**CONSIGNE**
Indiquez, pour chacune des affirmations suivantes, si elle concorde avec le passage sur Alexandre Volta, en répondant par oui ou par non et en citant textuellement les mots du passage qui en décident : (a) Volta naquit le 18 février 1745 ; (b) le poème latin composé par Volta à dix-neuf ans a été publié ; (c) Volta entretenait une correspondance avec Nollet dès l’âge de vingt ans.

---------- TEXTE SOURCE

Alexandre Volta, un des huit associés étrangers de l’Académie des Sciences, naquit à Come, dans le Milanais, le 18 février 1745, de Philippe Volta et de Madeleine de Conti Inzaghi. Il fit ses premières études sous la surveillance paternelle, dans l’école publique de sa ville natale. D’heureuses dispositions, une application soutenue, un grand esprit d’ordre, le placèrent bientôt à la tête de ses condisciples.

À dix-huit ans, le studieux écolier était déjà en commerce de lettres avec Nollet, sur les questions les plus délicates de la physique. À dix-neuf ans, il composa un poëme latin, qui n’a pas encore vu le jour, et dans lequel il décrivait les phénomènes découverts par les plus célèbres expérimentateurs du temps. On a dit qu’alors la vocation de Volta était encore incertaine ; pour moi, je ne saurais en convenir : un jeune homme ne doit guère tarder à changer son art poétique contre une cornue, dès qu’il a eu la singulière pensée de choisir la chimie pour sujet de ses compositions littéraires. Si l’on excepte en effet quelques vers destinés à célébrer le voyage de Saussure au sommet du Mont-Blanc, nous ne trouverons plus dans la longue carrière de l’illustre physicien que des travaux consacrés à l’étude de la nature.

--------------------
---------- EXTRAITS DES LIGNES

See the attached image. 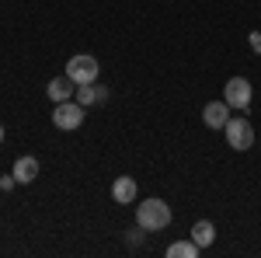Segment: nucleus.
<instances>
[{
  "label": "nucleus",
  "mask_w": 261,
  "mask_h": 258,
  "mask_svg": "<svg viewBox=\"0 0 261 258\" xmlns=\"http://www.w3.org/2000/svg\"><path fill=\"white\" fill-rule=\"evenodd\" d=\"M136 223H140L143 230H161V227L171 223V206L164 199H146L136 209Z\"/></svg>",
  "instance_id": "obj_1"
},
{
  "label": "nucleus",
  "mask_w": 261,
  "mask_h": 258,
  "mask_svg": "<svg viewBox=\"0 0 261 258\" xmlns=\"http://www.w3.org/2000/svg\"><path fill=\"white\" fill-rule=\"evenodd\" d=\"M66 77L73 80L77 87H81V84H94V77H98V60L87 56V53L70 56V63H66Z\"/></svg>",
  "instance_id": "obj_2"
},
{
  "label": "nucleus",
  "mask_w": 261,
  "mask_h": 258,
  "mask_svg": "<svg viewBox=\"0 0 261 258\" xmlns=\"http://www.w3.org/2000/svg\"><path fill=\"white\" fill-rule=\"evenodd\" d=\"M223 133H226V143L233 150H251V143H254V126L247 119H230L223 126Z\"/></svg>",
  "instance_id": "obj_3"
},
{
  "label": "nucleus",
  "mask_w": 261,
  "mask_h": 258,
  "mask_svg": "<svg viewBox=\"0 0 261 258\" xmlns=\"http://www.w3.org/2000/svg\"><path fill=\"white\" fill-rule=\"evenodd\" d=\"M53 122L60 126V129H81V122H84V105L81 101H60L56 105V112H53Z\"/></svg>",
  "instance_id": "obj_4"
},
{
  "label": "nucleus",
  "mask_w": 261,
  "mask_h": 258,
  "mask_svg": "<svg viewBox=\"0 0 261 258\" xmlns=\"http://www.w3.org/2000/svg\"><path fill=\"white\" fill-rule=\"evenodd\" d=\"M223 95H226V98H223L226 105H233V108H247V105H251V80H244V77L226 80Z\"/></svg>",
  "instance_id": "obj_5"
},
{
  "label": "nucleus",
  "mask_w": 261,
  "mask_h": 258,
  "mask_svg": "<svg viewBox=\"0 0 261 258\" xmlns=\"http://www.w3.org/2000/svg\"><path fill=\"white\" fill-rule=\"evenodd\" d=\"M202 122H205L209 129H223V126L230 122V105H226V101H209V105L202 108Z\"/></svg>",
  "instance_id": "obj_6"
},
{
  "label": "nucleus",
  "mask_w": 261,
  "mask_h": 258,
  "mask_svg": "<svg viewBox=\"0 0 261 258\" xmlns=\"http://www.w3.org/2000/svg\"><path fill=\"white\" fill-rule=\"evenodd\" d=\"M73 95H77V91H73V80L66 77V74H63V77H53V80H49V98L56 101V105H60V101H70Z\"/></svg>",
  "instance_id": "obj_7"
},
{
  "label": "nucleus",
  "mask_w": 261,
  "mask_h": 258,
  "mask_svg": "<svg viewBox=\"0 0 261 258\" xmlns=\"http://www.w3.org/2000/svg\"><path fill=\"white\" fill-rule=\"evenodd\" d=\"M14 178L21 185H28V181L39 178V157H18L14 160Z\"/></svg>",
  "instance_id": "obj_8"
},
{
  "label": "nucleus",
  "mask_w": 261,
  "mask_h": 258,
  "mask_svg": "<svg viewBox=\"0 0 261 258\" xmlns=\"http://www.w3.org/2000/svg\"><path fill=\"white\" fill-rule=\"evenodd\" d=\"M105 98H108V87H101V84H81V91H77L81 105H101Z\"/></svg>",
  "instance_id": "obj_9"
},
{
  "label": "nucleus",
  "mask_w": 261,
  "mask_h": 258,
  "mask_svg": "<svg viewBox=\"0 0 261 258\" xmlns=\"http://www.w3.org/2000/svg\"><path fill=\"white\" fill-rule=\"evenodd\" d=\"M112 199H115V202H133V199H136V181L125 178V175L115 178V185H112Z\"/></svg>",
  "instance_id": "obj_10"
},
{
  "label": "nucleus",
  "mask_w": 261,
  "mask_h": 258,
  "mask_svg": "<svg viewBox=\"0 0 261 258\" xmlns=\"http://www.w3.org/2000/svg\"><path fill=\"white\" fill-rule=\"evenodd\" d=\"M213 238H216V227H213L209 220H199V223L192 227V241H195L199 248H209V244H213Z\"/></svg>",
  "instance_id": "obj_11"
},
{
  "label": "nucleus",
  "mask_w": 261,
  "mask_h": 258,
  "mask_svg": "<svg viewBox=\"0 0 261 258\" xmlns=\"http://www.w3.org/2000/svg\"><path fill=\"white\" fill-rule=\"evenodd\" d=\"M199 251H202V248L195 244V241H174V244L167 248V255H171V258H195Z\"/></svg>",
  "instance_id": "obj_12"
},
{
  "label": "nucleus",
  "mask_w": 261,
  "mask_h": 258,
  "mask_svg": "<svg viewBox=\"0 0 261 258\" xmlns=\"http://www.w3.org/2000/svg\"><path fill=\"white\" fill-rule=\"evenodd\" d=\"M247 39H251V49H254V53H261V32H251Z\"/></svg>",
  "instance_id": "obj_13"
},
{
  "label": "nucleus",
  "mask_w": 261,
  "mask_h": 258,
  "mask_svg": "<svg viewBox=\"0 0 261 258\" xmlns=\"http://www.w3.org/2000/svg\"><path fill=\"white\" fill-rule=\"evenodd\" d=\"M0 143H4V126H0Z\"/></svg>",
  "instance_id": "obj_14"
}]
</instances>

--------------------

**RÉPONSE**
(a) Oui : « naquit à Come, dans le Milanais, le 18 février 1745 ».
(b) Non : « un poëme latin, qui n’a pas encore vu le jour ».
(c) Non : « À dix-huit ans, le studieux écolier était déjà en commerce de lettres avec Nollet ».